Reproduce the forum excerpt below on Callas and Cherubini's Medea in full, word for word.

======== Page ========

I should qualify my statement. I am only familiar with Olivero and Borkh and Mme Davidsen was as strong as either.


----------



## Tsaraslondon (Nov 7, 2013)

Hermastersvoice said:


> I should qualify my statement. I am only familiar with Olivero and Borkh and Mme Davidsen was as strong as either.


Maybe you have an antipathy to Callas (some people do), but it's impossible to ignore Callas in any discussion of Cherubini's *Medea* and/or its recordings, and even people who don't like Callas usually admit that her Medea is _son pareil_. The opera was virtually forgotten until she sang the role in Florence in 1953 under Vittorio Gui, but, such was the success of it, that La Scala abandoned plans for a production of Scarlatti's *Mitridate Eupatore* the same year and replaced it with a new production of the Cherubini. Subsequently productions were mounted for her in Rome, Venice, Dallas, Covent Garden, Epidaurus in Greece, and again at La Scala in 1961. She was so much associated with the role that she even played the role in a Pasolini movie of *Medea* (not the opera but a free adaptation of Euripides).

======== Data provided ========

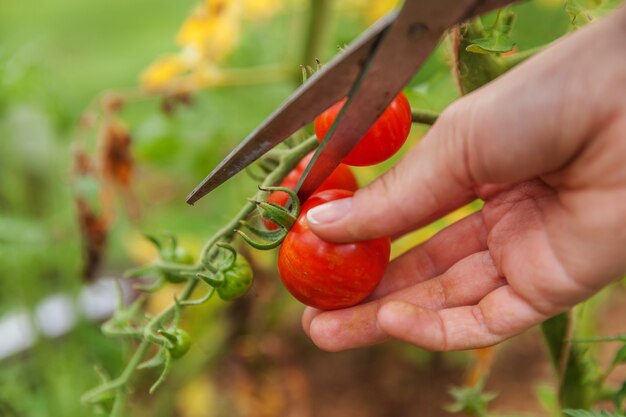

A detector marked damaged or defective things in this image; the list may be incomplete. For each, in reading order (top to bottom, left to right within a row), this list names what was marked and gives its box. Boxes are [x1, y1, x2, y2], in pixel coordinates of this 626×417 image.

========

=== Output for this exercise ===
I should qualify my statement. I am only familiar with Olivero and Borkh and Mme Davidsen was as strong as either.


----------



## Tsaraslondon (Nov 7, 2013)

Hermastersvoice said:


> I should qualify my statement. I am only familiar with Olivero and Borkh and Mme Davidsen was as strong as either.


Maybe you have an antipathy to Callas (some people do), but it's impossible to ignore Callas in any discussion of Cherubini's *Medea* and/or its recordings, and even people who don't like Callas usually admit that her Medea is _son pareil_. The opera was virtually forgotten until she sang the role in Florence in 1953 under Vittorio Gui, but, such was the success of it, that La Scala abandoned plans for a production of Scarlatti's *Mitridate Eupatore* the same year and replaced it with a new production of the Cherubini. Subsequently productions were mounted for her in Rome, Venice, Dallas, Covent Garden, Epidaurus in Greece, and again at La Scala in 1961. She was so much associated with the role that she even played the role in a Pasolini movie of *Medea* (not the opera but a free adaptation of Euripides).